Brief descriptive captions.
-=-=-

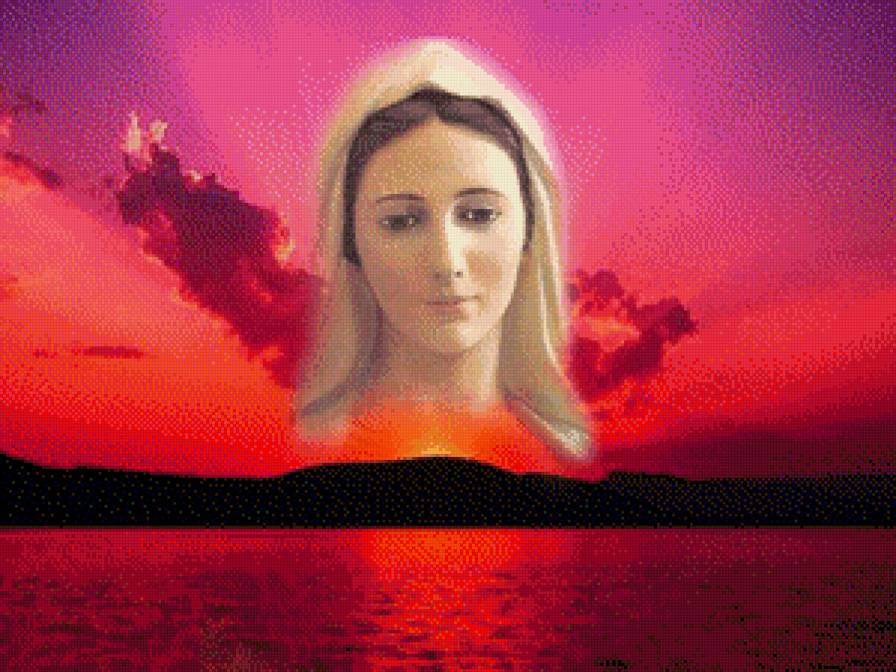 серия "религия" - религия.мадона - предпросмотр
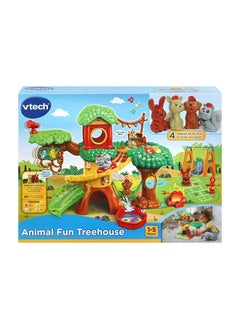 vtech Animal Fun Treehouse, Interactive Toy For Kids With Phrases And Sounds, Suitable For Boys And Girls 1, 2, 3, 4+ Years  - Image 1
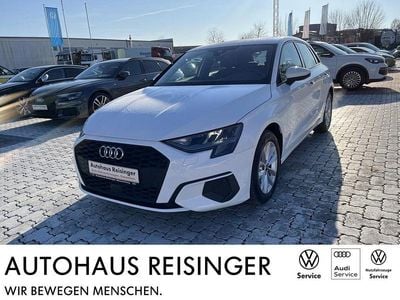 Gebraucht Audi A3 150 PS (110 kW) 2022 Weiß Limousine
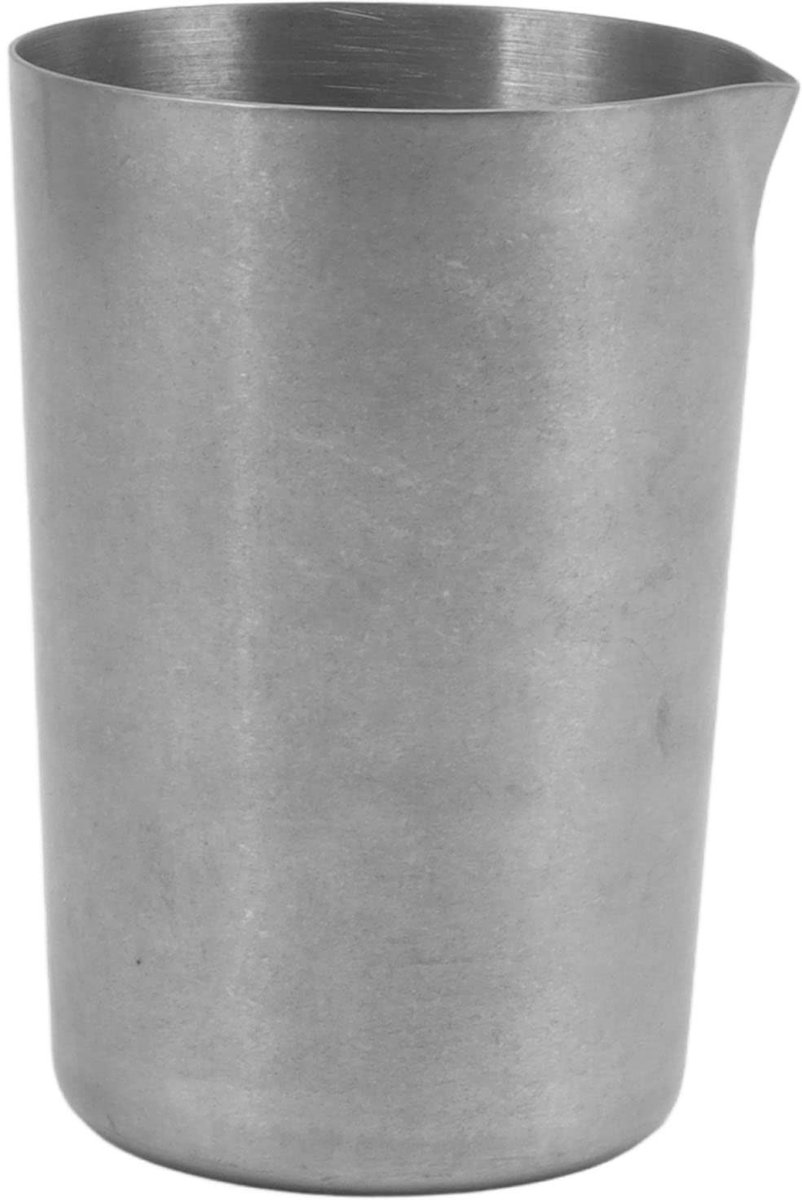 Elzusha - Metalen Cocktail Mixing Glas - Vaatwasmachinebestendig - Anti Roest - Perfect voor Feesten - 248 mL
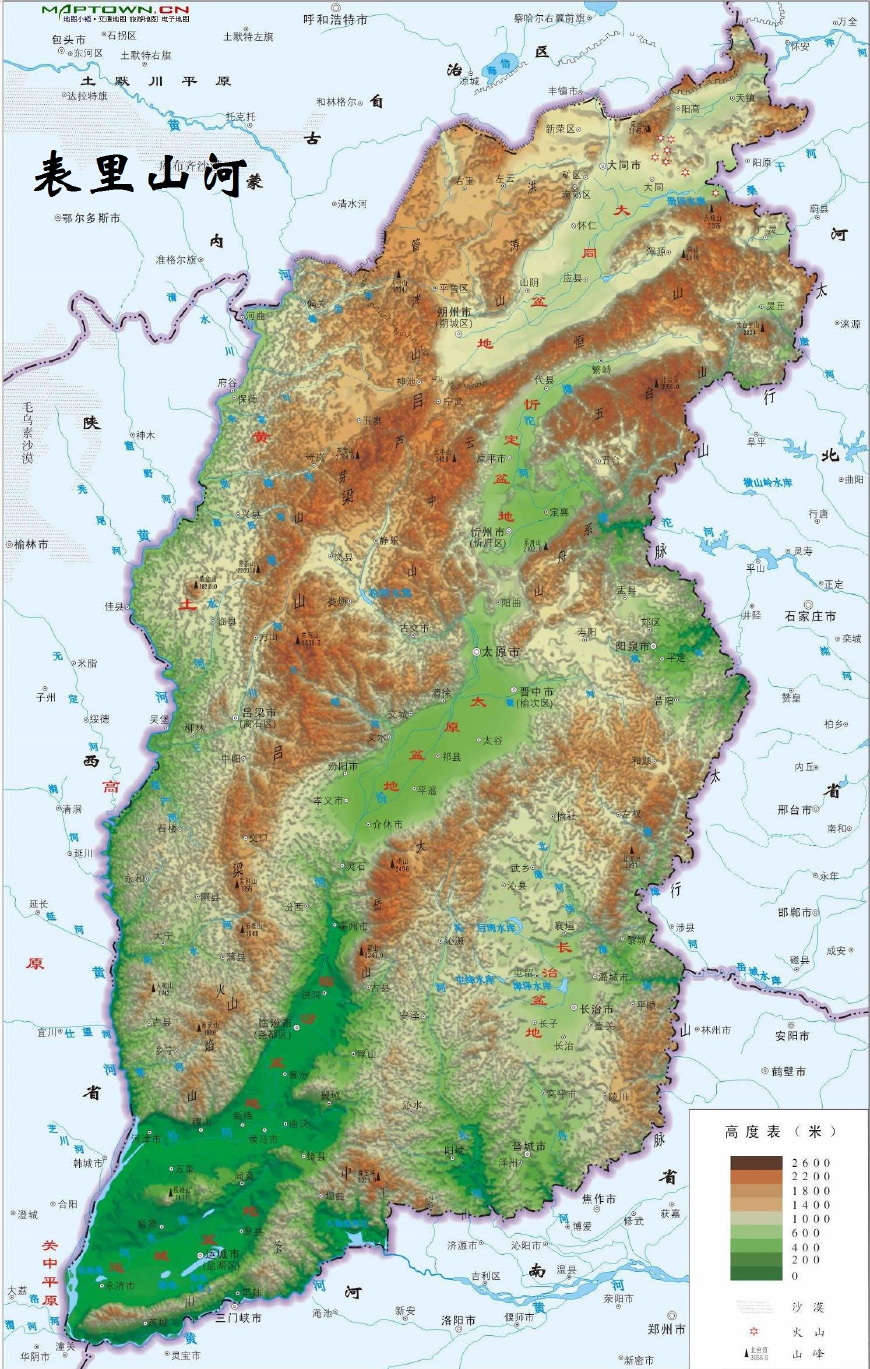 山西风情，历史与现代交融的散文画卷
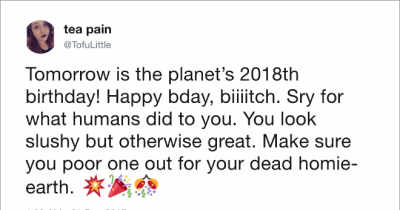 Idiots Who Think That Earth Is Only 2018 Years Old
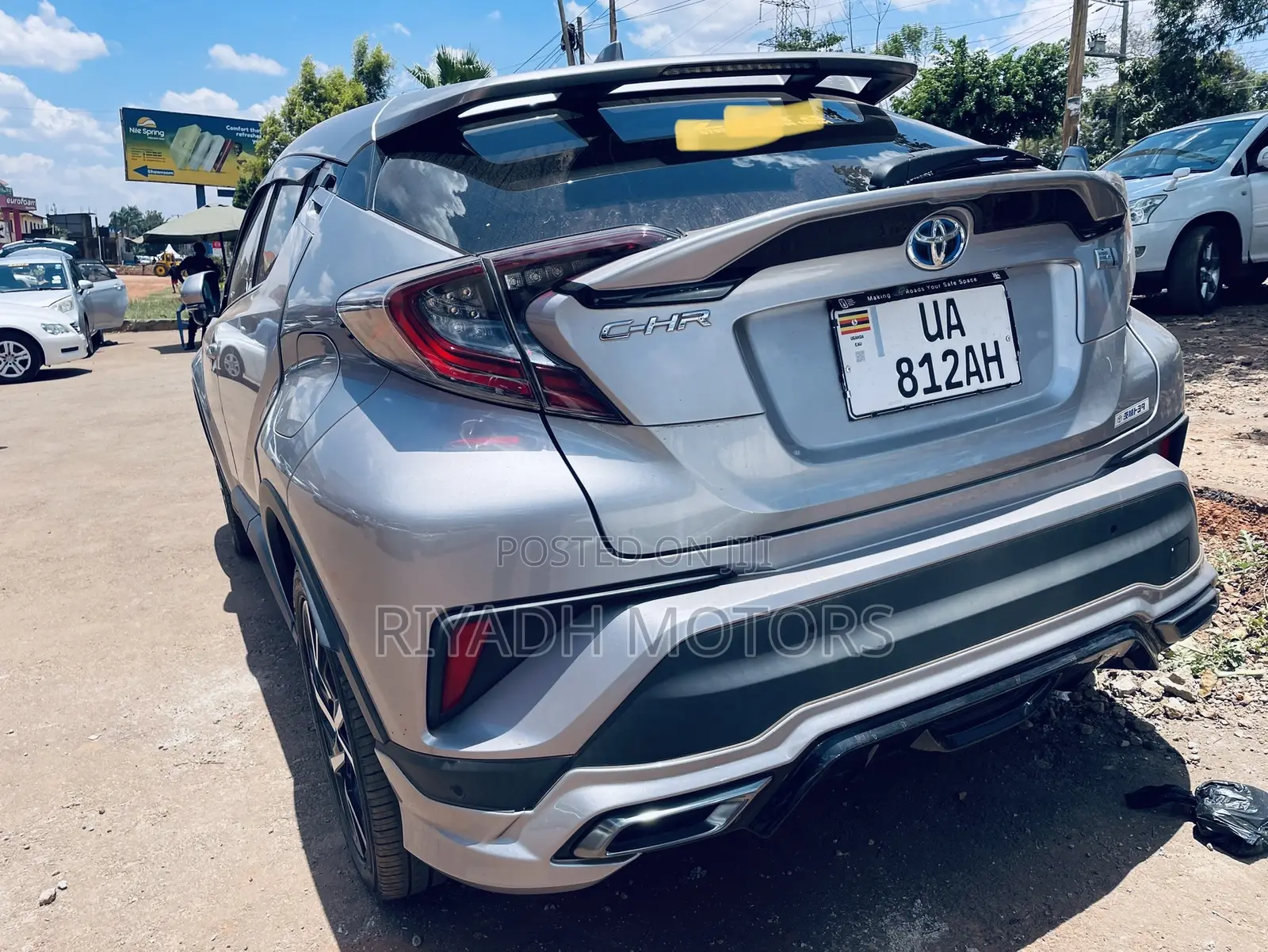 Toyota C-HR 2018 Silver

-=-=-

Copy all of the records verbatim, omitting the pictures.

 серия "религия" - религия.мадона - предпросмотр
 vtech Animal Fun Treehouse, Interactive Toy For Kids With Phrases And Sounds, Suitable For Boys And Girls 1, 2, 3, 4+ Years  - Image 1
 Gebraucht Audi A3 150 PS (110 kW) 2022 Weiß Limousine
 Elzusha - Metalen Cocktail Mixing Glas - Vaatwasmachinebestendig - Anti Roest - Perfect voor Feesten - 248 mL
 山西风情，历史与现代交融的散文画卷
 Idiots Who Think That Earth Is Only 2018 Years Old
 Toyota C-HR 2018 Silver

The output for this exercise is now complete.